2. Géographie des COP

2.2. Critique du protocole de Kyoto

Une critique majeure qu’on peut faire a posteriori à l’égard du Protocole de Kyoto est l’exonération à réduire leurs émissions de GES des pays en développement, et en particulier les pays émergents, dont la Chine, l’Inde et le Brésil. N’étant pas tenu de réduire ses EGES dans le cadre du Protocole, la Chine est rapidement devenue premier pays émetteur de GES depuis 2007, devenue la 1ère industrie du monde. Le Protocole n’avait pas anticipé l’émergence économique de ces pays, ainsi que la baisse du poids des États, au bénéfice des multinationales, dans la gouvernance économique et commerciale mondiale. Il n’a pas anticipé et pris en compte les alternatives et les propositions venant de la société civile, qui reconfigurent la lutte contre les changements climatiques, en portant la problématique de la justice climatiqueRéf. biblio.

Compte tenu de l’inefficacité de l’approche top down du Protocole de Kyoto, consistant en l’attribution, aux pays développés et aux pays à économie en transition, des quotas d’EGES ou des engagements chiffrés de réduction des EGES, l’Accord de Paris a adopté une autre approche, qualifiée de bottom-up : les contributions nationales. Il est demandé à chaque pays, qu’il soit développé, en développement ou émergent, de déterminer lui-même ses engagements et sa feuille de route pour lutter contre les changements climatiques, l’enjeu global et l’objectif politique général étant de contenir l’augmentation de la température moyenne de la Terre en deçà de 2°C, voire 1,5°C d’ici 2100, par rapport à la période préindustrielle. 

C’est donc à partir de l’agrégation des contributions nationales, volontaires et non contraignantes, que l’Accord est bâti et la lutte contre les changements climatiques rebâtie au niveau international. Le principe des responsabilités communes mais différenciées est, de manière sous-jacente, remplacé par le principe des capacités respectives des États. Adopté en 2015 pour être appliqué à partir de 2020, l’Accord a été rapidement ratifié par la quasi-totalité des États et est entré en vigueur dès 2016. Il est considéré comme étant un accord-cadre universel, reflet du contexte actuel caractérisé par le quasi effondrement du climato-scepticisme. Malgré le retrait des États-Unis durant le mandat du président Trump entre 2017 et 2021, ainsi que les critiques exprimées par l’ex président du Brésil, Jair Bolsonaro, tous les États veulent montrer qu’ils sont soucieux des changements climatiques et qu’ils s’y attaquent. Mis en œuvre en impliquant en principe tous les pays, l’Accord va au-delà de l'atténuation (réduction des EGES) pour envisager l’adaptation, la vulnérabilité, la résilience, la transition énergétique et le développement sobre ou bas carbone. Mais les actions à mettre en œuvre restent imprécises.

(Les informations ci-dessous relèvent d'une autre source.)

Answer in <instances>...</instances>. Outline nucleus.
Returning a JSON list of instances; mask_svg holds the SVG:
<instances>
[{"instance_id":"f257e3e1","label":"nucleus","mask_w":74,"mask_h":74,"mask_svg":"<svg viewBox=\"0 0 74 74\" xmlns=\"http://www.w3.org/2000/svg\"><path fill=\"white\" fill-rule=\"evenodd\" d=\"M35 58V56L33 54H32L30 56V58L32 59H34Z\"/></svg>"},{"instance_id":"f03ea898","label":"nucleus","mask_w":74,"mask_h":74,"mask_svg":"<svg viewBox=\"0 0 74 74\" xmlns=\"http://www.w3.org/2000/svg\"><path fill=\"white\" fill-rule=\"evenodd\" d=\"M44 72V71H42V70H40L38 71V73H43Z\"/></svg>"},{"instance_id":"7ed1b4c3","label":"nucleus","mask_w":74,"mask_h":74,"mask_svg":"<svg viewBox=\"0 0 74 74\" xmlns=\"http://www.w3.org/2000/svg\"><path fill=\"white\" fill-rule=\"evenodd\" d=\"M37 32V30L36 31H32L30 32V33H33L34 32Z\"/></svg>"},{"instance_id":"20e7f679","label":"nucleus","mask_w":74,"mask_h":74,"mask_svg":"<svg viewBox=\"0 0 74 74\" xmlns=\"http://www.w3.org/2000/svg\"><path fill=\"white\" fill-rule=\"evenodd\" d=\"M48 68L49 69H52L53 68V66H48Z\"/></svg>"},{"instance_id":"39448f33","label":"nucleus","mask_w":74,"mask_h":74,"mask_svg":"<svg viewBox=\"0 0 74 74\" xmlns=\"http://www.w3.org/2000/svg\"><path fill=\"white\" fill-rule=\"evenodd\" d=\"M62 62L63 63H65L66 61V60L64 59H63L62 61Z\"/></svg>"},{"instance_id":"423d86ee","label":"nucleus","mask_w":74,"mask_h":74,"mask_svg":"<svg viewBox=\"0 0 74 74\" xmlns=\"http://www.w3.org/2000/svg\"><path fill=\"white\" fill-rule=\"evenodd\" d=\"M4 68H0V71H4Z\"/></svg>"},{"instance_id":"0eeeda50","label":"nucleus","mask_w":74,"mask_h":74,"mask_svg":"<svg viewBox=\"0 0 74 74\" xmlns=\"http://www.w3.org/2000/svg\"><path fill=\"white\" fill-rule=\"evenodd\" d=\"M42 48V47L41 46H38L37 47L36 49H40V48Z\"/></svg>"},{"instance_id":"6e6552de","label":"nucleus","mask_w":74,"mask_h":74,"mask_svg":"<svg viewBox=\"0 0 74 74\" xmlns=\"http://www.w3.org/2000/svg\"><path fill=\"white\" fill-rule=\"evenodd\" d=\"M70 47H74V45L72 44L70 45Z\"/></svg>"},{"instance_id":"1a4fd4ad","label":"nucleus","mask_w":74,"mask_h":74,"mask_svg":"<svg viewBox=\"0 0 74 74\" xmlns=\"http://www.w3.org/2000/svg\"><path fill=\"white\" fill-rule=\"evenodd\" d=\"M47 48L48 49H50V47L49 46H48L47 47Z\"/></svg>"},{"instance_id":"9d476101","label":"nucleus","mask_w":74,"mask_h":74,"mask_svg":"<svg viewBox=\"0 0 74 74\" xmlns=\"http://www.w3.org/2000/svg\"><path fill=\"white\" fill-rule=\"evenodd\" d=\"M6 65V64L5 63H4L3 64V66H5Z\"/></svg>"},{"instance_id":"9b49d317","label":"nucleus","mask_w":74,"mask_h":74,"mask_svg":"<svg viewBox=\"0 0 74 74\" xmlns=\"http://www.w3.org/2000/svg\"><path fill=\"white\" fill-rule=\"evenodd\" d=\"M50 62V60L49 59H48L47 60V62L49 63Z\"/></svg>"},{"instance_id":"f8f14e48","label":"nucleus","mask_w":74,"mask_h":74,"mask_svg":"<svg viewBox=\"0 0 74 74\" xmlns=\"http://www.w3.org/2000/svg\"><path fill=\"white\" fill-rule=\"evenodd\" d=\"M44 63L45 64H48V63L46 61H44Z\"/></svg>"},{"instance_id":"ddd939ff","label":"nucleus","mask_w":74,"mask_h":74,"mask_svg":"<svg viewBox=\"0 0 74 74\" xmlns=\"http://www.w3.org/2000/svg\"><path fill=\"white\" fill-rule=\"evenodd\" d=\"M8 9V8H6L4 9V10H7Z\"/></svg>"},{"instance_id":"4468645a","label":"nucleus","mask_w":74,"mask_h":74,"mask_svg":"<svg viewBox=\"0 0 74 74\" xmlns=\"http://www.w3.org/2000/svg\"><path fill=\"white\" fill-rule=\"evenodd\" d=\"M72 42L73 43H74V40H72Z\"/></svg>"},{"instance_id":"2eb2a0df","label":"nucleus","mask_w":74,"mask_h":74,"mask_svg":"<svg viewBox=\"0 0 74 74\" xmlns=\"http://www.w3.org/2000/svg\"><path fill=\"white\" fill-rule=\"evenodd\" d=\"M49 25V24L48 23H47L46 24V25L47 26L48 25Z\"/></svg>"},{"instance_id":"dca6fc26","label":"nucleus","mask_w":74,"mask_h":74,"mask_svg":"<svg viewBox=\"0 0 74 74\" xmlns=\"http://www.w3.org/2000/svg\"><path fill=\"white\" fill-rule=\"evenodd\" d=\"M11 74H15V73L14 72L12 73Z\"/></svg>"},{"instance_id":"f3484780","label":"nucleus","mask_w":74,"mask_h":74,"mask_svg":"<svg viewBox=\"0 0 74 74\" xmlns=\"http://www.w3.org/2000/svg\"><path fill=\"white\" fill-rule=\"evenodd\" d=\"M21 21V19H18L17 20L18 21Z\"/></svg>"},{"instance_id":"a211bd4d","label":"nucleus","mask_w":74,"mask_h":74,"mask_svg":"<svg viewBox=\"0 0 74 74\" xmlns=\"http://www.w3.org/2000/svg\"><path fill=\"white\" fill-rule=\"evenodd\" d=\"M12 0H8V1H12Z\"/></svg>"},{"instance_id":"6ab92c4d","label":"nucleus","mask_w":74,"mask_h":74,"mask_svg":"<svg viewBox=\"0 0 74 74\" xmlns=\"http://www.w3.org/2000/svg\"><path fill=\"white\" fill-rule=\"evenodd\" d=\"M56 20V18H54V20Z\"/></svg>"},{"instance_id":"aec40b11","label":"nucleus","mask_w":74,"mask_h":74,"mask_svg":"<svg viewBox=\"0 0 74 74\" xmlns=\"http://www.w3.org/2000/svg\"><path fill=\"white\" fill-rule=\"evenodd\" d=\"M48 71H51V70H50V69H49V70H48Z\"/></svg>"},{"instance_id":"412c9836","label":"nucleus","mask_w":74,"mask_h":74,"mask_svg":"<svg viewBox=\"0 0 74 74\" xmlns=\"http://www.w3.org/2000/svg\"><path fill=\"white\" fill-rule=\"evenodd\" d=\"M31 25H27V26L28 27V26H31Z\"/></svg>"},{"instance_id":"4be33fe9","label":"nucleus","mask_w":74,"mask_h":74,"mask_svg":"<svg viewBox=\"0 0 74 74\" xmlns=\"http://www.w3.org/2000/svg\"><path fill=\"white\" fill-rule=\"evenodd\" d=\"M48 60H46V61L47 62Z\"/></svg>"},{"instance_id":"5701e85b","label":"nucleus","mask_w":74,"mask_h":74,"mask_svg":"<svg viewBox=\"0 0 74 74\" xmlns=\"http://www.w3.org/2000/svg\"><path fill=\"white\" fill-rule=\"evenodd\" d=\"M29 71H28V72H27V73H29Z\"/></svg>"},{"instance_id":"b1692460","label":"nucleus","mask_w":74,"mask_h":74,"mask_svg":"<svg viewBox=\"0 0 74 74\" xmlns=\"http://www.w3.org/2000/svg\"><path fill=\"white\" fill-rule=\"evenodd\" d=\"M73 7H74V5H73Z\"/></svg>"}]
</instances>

Bien que géographiquement plus élargi que le Protocole de Kyoto, l’Accord de Paris ne parait pas pour autant ambitieux et susceptible de s’attaquer efficacement aux changements climatiques, au regard de la portée des contributions nationales agrégées. Si les engagements pris par les États et si les actions qu’ils envisagent dans ces contributions sont effectivement mises en œuvre, l’augmentation de la température moyenne de la Terre serait néanmoins de l’ordre de 3,5°C à l’horizon 2100, largement au-dessus de l’objectif de 1,5°CRéf. biblio. Comme le Protocole de Kyoto, l’Accord n’a pas pris en compte le complexe ou la complexité de la gouvernance du monde, avec le rôle de plus en plus prépondérant des multinationales, et les turbulences économiques et commerciales internationales. D’après Aykut et Dahan (2015), il y a un schisme entre l’Accord et les réalités du monde, car l’Accord met les désaccords sous le tapis et n’esquisse pas de solutions concrètes pour sortir des énergies fossiles.